キクチ・ヒサシ

文化と芸術を言祝ぐ『コトバの塔』

意識

抑圧と没我の違い。自我という牢獄を手放し、生命エネルギーWANTと共に在ること。

真の本体は、電撃のように人を動かす生命の光であり、その場所を、ある人は他力と呼び、自己と呼び、大我と呼び、天と呼んできた。自我(エゴ)を持ち、それを主張し、自分の取り分を要求すること、自分の土地がここからここの線だと明確にすること。これが現代人一般に流行していることだが、それはあくまで表層であり、全てではない。社会空間が、西洋化され、人々が生活する上で、そのような区別意識の元になければ生き残れない側面があるが、そのような単層が全てと思ったとき、現実は矮小化し、歪められ、豊かさが遠のく。
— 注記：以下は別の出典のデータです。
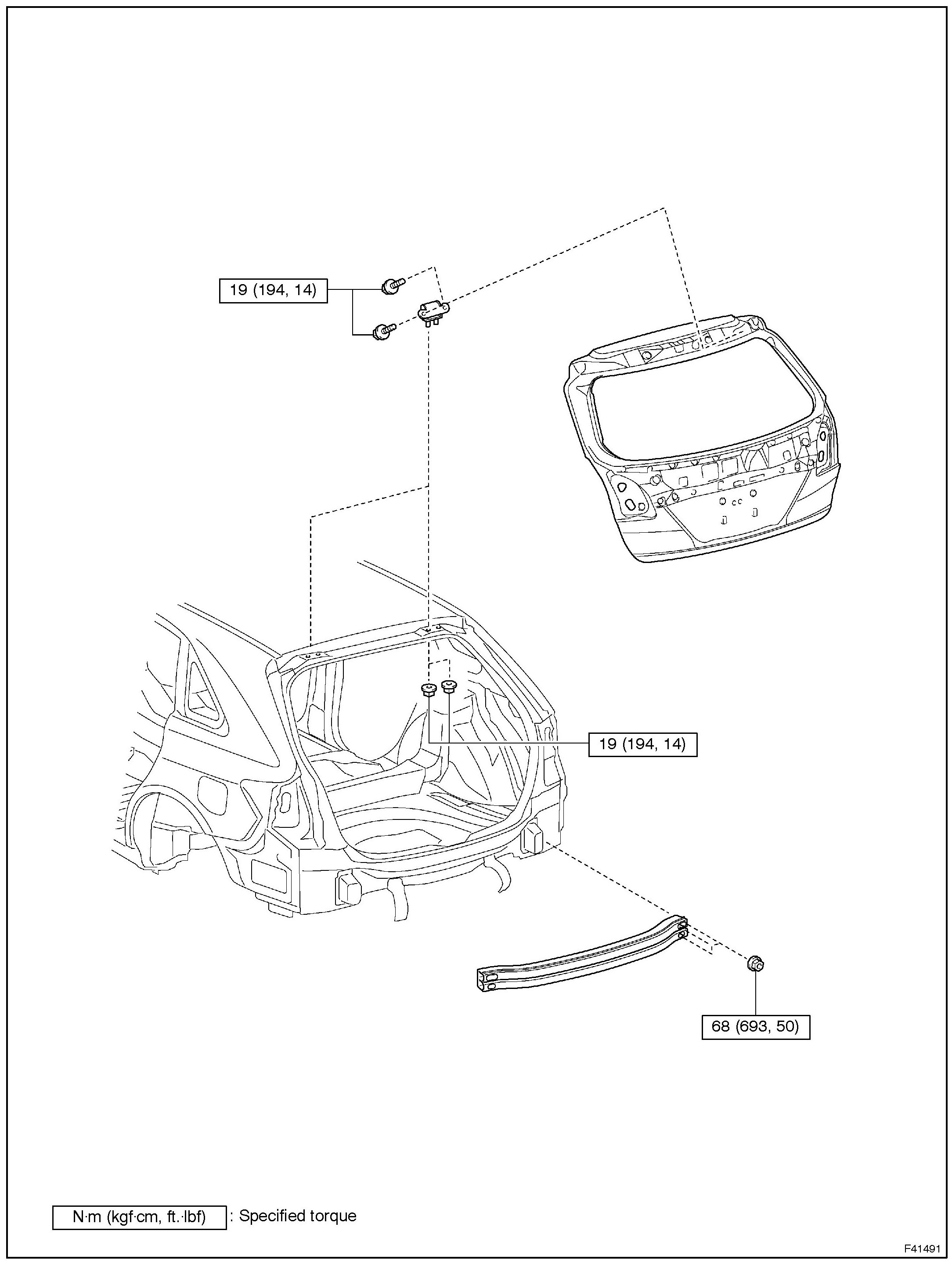 19 (194, 14)

19 (194, 14)

68 (693, 50)

N·m (kgf·cm, ft.·lbf) : Specified torque

F41491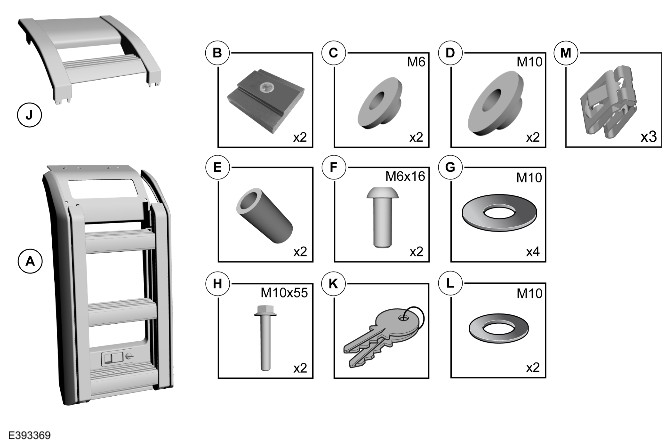 J

A

B
x2

C
M6
x2

D
M10
x2

M
x3

E
x2

F
M6x16
x2

G
M10
x4

H
M10x55
x2

K

L
M10
x2

E393369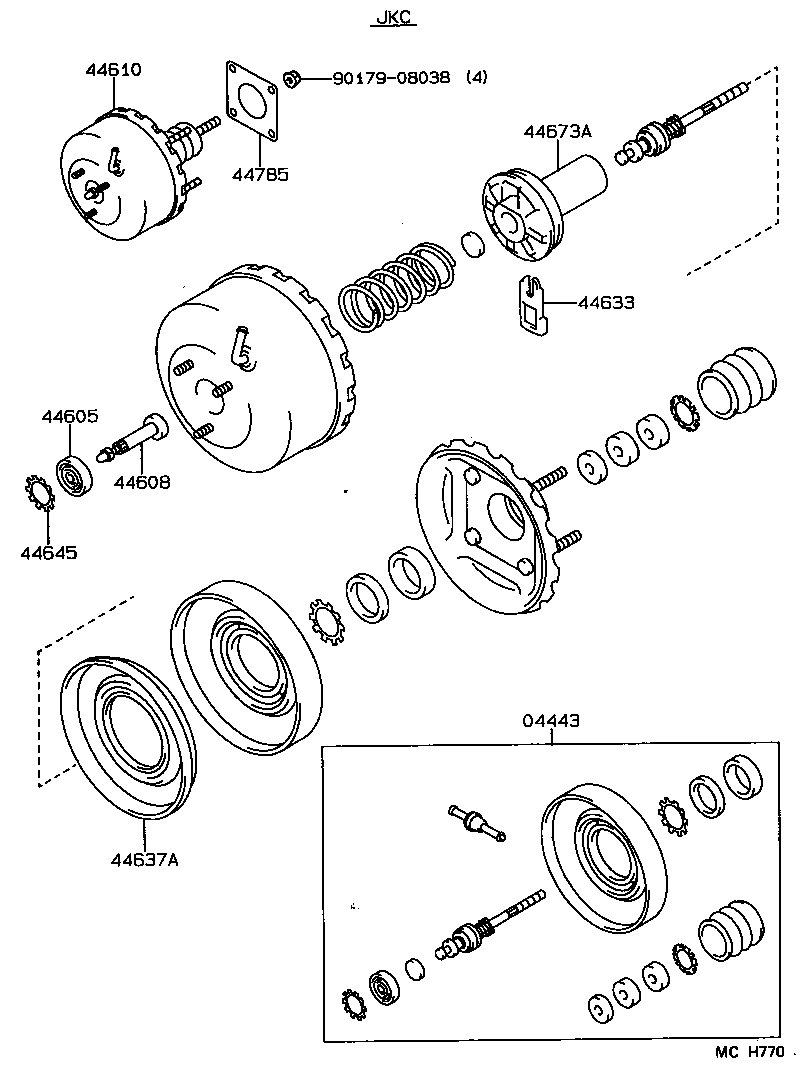 JKC

44610

90179-08038 (4)

44785

44673A

44633

44605

44608

44645

04443

44637A

MC H770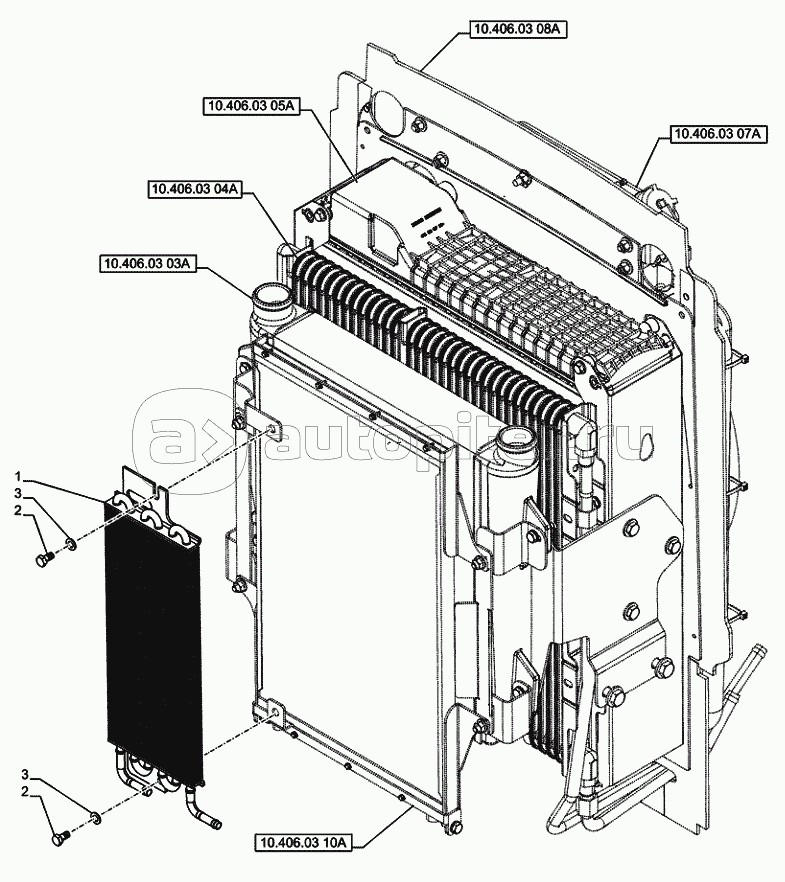 10.406.03 08A
10.406.03 05A
10.406.03 07A
10.406.03 04A
10.406.03 03A
autopiter.ru
1
3
2
3
2
10.406.03 10A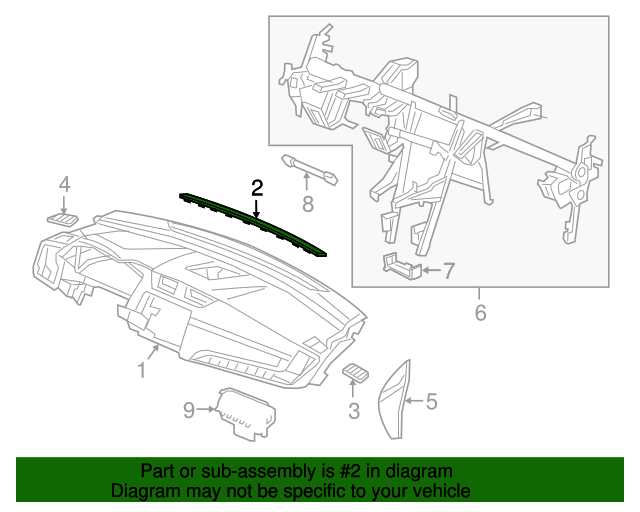 4
2
8
7
6
1
9
3
5

Part or sub-assembly is #2 in diagram
Diagram may not be specific to your vehicle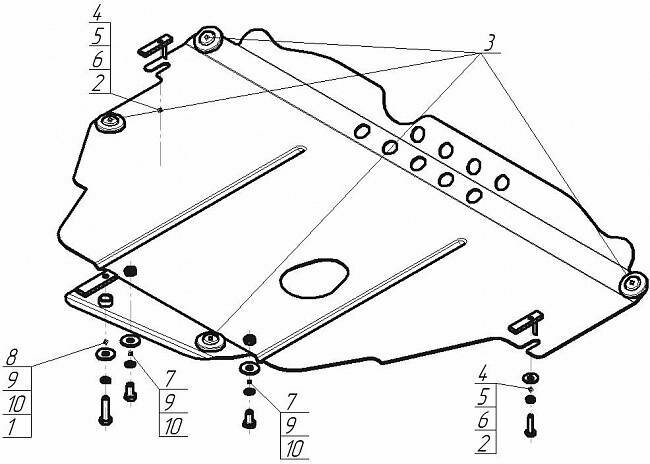 4
5
6
2

3

8
9
10
1

7
9
10

7
9
10

4
5
6
2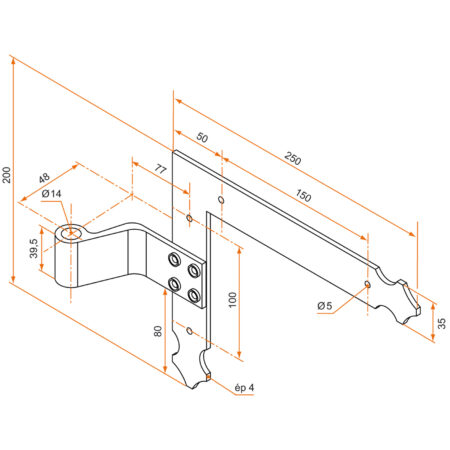 200
48
Ø14
39,5
77
50
250
150
100
80
Ø5
35
ép 4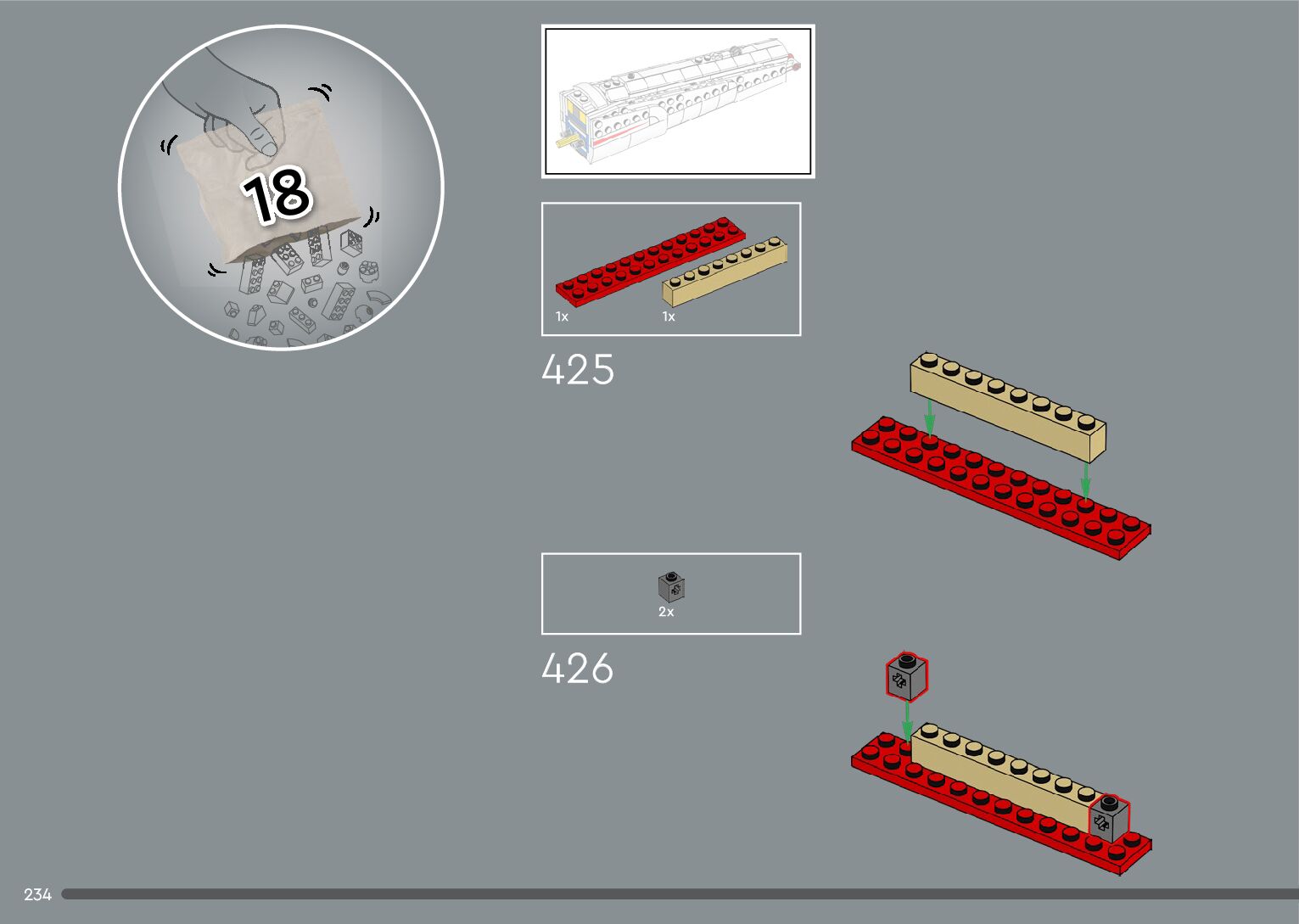 18

1x

1x

425

2x

426

234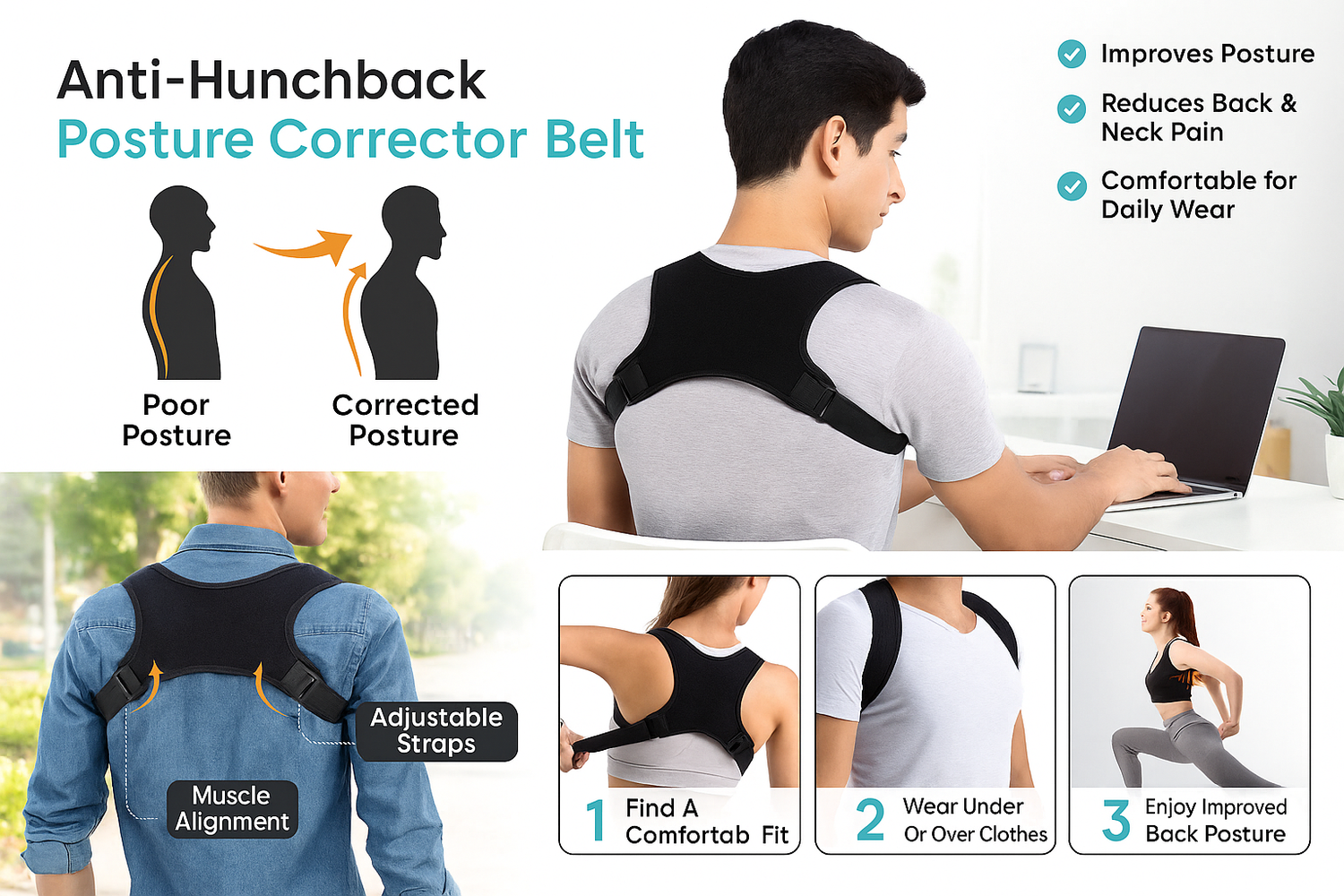 Anti-Hunchback
Posture Corrector Belt

Poor Posture

Corrected Posture

Improves Posture

Reduces Back & Neck Pain

Comfortable for Daily Wear

Adjustable Straps

Muscle Alignment

1 Find A Comfortab Fit

2 Wear Under Or Over Clothes

3 Enjoy Improved Back Posture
没我とは、自我を空にするからこそ、真の大我が目覚めることに意味があり、そこまで至らない場合、没我に見えるような抑圧となり、被害者意識が強まる。抑圧されている自分というものを解放したい、ということが、浅いレベルでは、社会的に自我を主張し、エゴを強力に押し強める方向となる。誰もがエゴを推し進め、結局誰もが自らのエゴに夢中で、受け取る者は消え去る。どこまでいっても解放されず、ますますエゴが強まっていく。現代人に平均的な態度とは、エゴを生きたいということで、それは、本来の生命を生きたいという願いが、変質してしまい、表層社会で自我を目立たせたいということに留まり、悪循環を起こし、生命を生きる道が閉ざされてしまう。没我はむなしいことではなく、没我の先には、豊かな黄金があり、それを誰もが手にすることが出来る。そのような豊かな黄金に近づいた人間たちが、それをあらゆる分野で業績として打ち建てた。我とは牢獄であり、その者を縛り付ける。エクスタシーとは流れ出すことであり、自らの我という殻を破って流れ出すことであり、豊かな美しいダンスは、我を超えて、生命の光が宿る。そのとき人は、神が降りてきた、と言う。人が光明と呼んできた深いハラの底で龍動し、湧き上がるWANT、これに従う道こそが人間が自らの生命に従い、全うし、自らという人を使役し、真に生きることである。自我抑圧、奉仕による疲労、鶴の恩返しのように自らを犠牲にして捧げて、その報いを期待するという所を超えることが出来る。自我主張の報われない英雄ごっこを超えることが出来る。エゴを捨て去ったときに、光がやってくる。一般には、鶴の恩返し的な心性によって、いつか報われると考える。しかし、自らの生命を犠牲にすることは続かない、生命の原則に反しているから。まして、自らの生命を犠牲にして、他の生命を救ったところで、プラスマイナスゼロとなる。それが真に光から発したことであれば、美談とはなるだろうが、多くは、報われない自己犠牲は続かず、いつかそれは、反転し、周囲に犠牲を求めることになる。自らがこんなに犠牲になっているのに他はしてくれないと被害者的にもなる。一貫しない慈悲はしない方が良いと親鸞が言うのはこのことだろう。勇気を持って自らの生命を生きる。喜びを生きる。それだけが、周囲の人間に対しても、影響を与える。人は多く、自分のことで精いっぱいで、耳を傾ける余裕がない。どんなに重要なことも、その人にわかるときがくるまで、それは耳を素通りしていく。どのような言説も受け取る人次第、教育は言葉では出来ない。勇気をもって己の生命を生きる姿勢でしか伝えられない。人の為になるとは、自らという人の為に、自らに動く生命のWANTと共にあることが最大である。人間のひとりひとりは惑星と同様であるが、高度を上げれば、ひとつの青い球である。青い球の一部分の生命が活性化することは、青い球全体に奉仕することと同じである。地上では、ひとりの人間の生命がしかとハタライタということであるが、ひとりの人間という区別は、浅い意識が為せるものであり、それは昼の夢である。深い意識では、数珠繋ぎ、切り離せない全体、これがこの青い星という身体である。夜の夢による目覚めは、すべてをつなぎあわせる。

わたしの生命、そのWANTと共に生きることを実践すること、わたしという青い星の一部分を活性化すること、これこそが、一貫した慈悲となることにいつか導かれた。